### Import libraries

In [None]:
import requests
import pandas as pd
import tarfile
import os

### Download the data file

In [86]:
#Function that download the .tgz file and unzip it
def download_unzip():
    file_name = 'tolldata.tgz'  #declare the file.tgz name
    
    if os.path.exists('output'):
        os.system('rm -r output')
        os.mkdir('output')
    else:
        os.mkdir('output')
    
        
    #download the file using requests lib
    response = requests.get('https://cf-courses-data.s3.us.cloud-object-storage.appdomain.cloud/IBM-DB0250EN-SkillsNetwork/labs/Final%20Assignment/tolldata.tgz')
    if response.status_code == 200:
        with open('tolldata.tgz', 'wb') as file:
            file.write(response.content)
    else:
        print("Something Wrong Happened")
        
    #Unzip the tar file to a directory data_files
    try:
        with tarfile.open(file_name,'r:gz') as tar:
            tar.extractall('source_files')
    except tarfile.ReadError as e:
        print(f"Cannot read tar file: {e}")
    except FileNotFoundError as e :
        print(f"{file_name} is not found: {e}")
    except :
        print(f"Something Wrong happend")
    finally:
        print(f"File extracted successfully")
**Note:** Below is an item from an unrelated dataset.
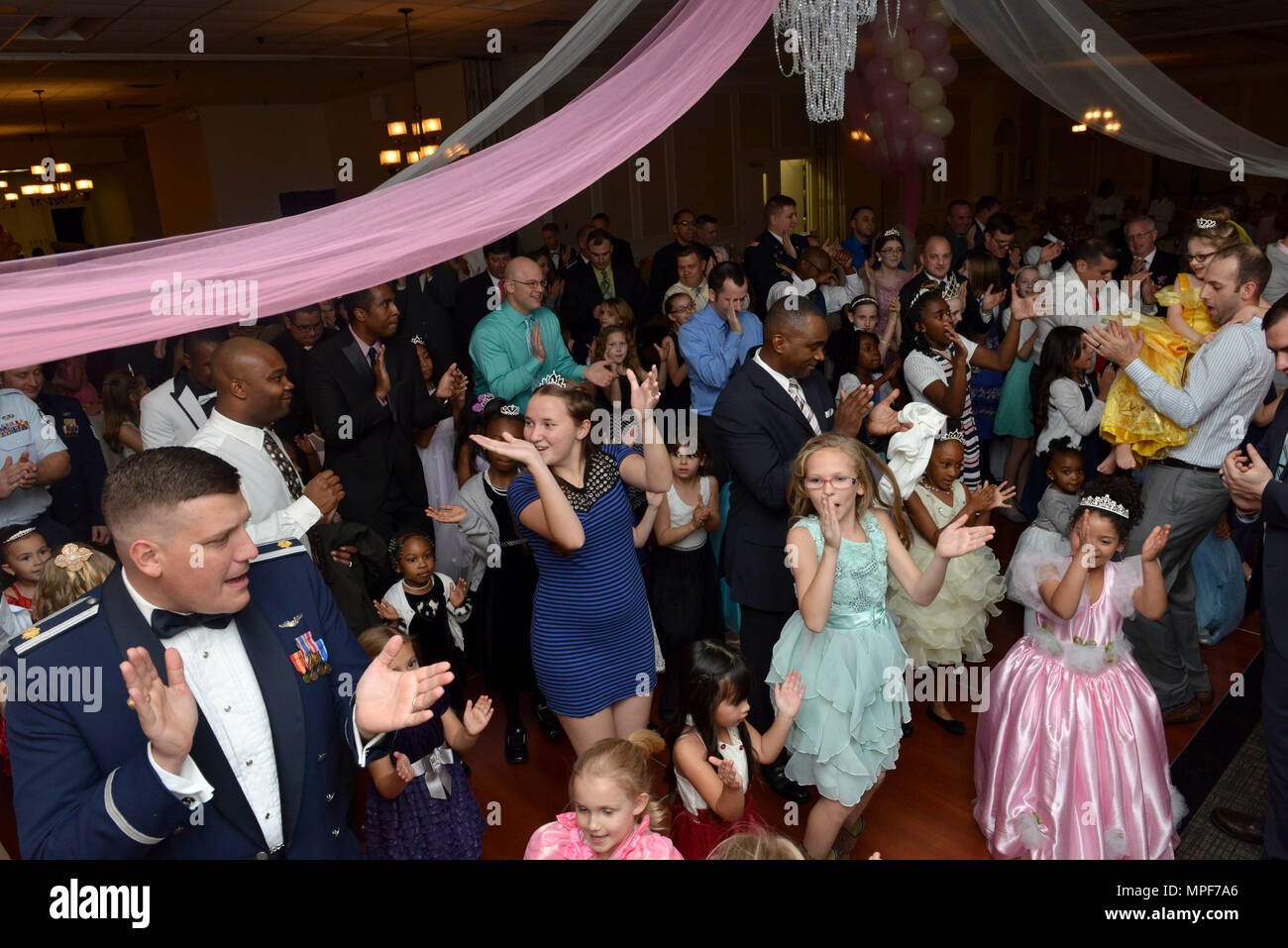 """3d1beed5b Team Shaw members clap their hands while dancing during a """"Royal Affair""""  father-daughter princess ball ..."""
### Extract data from csv file
We need to extract just the following columns:
- Rowid
- Timestamp
- Anonymized Vehicle Number
- Vehicle Type

In [87]:
def extract_csv_data():
    csv_df=pd.read_csv('source_files/vehicle-data.csv',header=None)
    col_names = ['Rowid','Timestamp','Anonymized_vehicle_number','Vehicle_type','Number_of_axles','Vehicle_code']
    #Add column names 
    csv_df.columns=col_names
    extracted_csv=csv_df[['Rowid','Timestamp','Anonymized_vehicle_number','Vehicle_type']]
    extracted_csv.to_csv('output/csv_data.csv',index=False)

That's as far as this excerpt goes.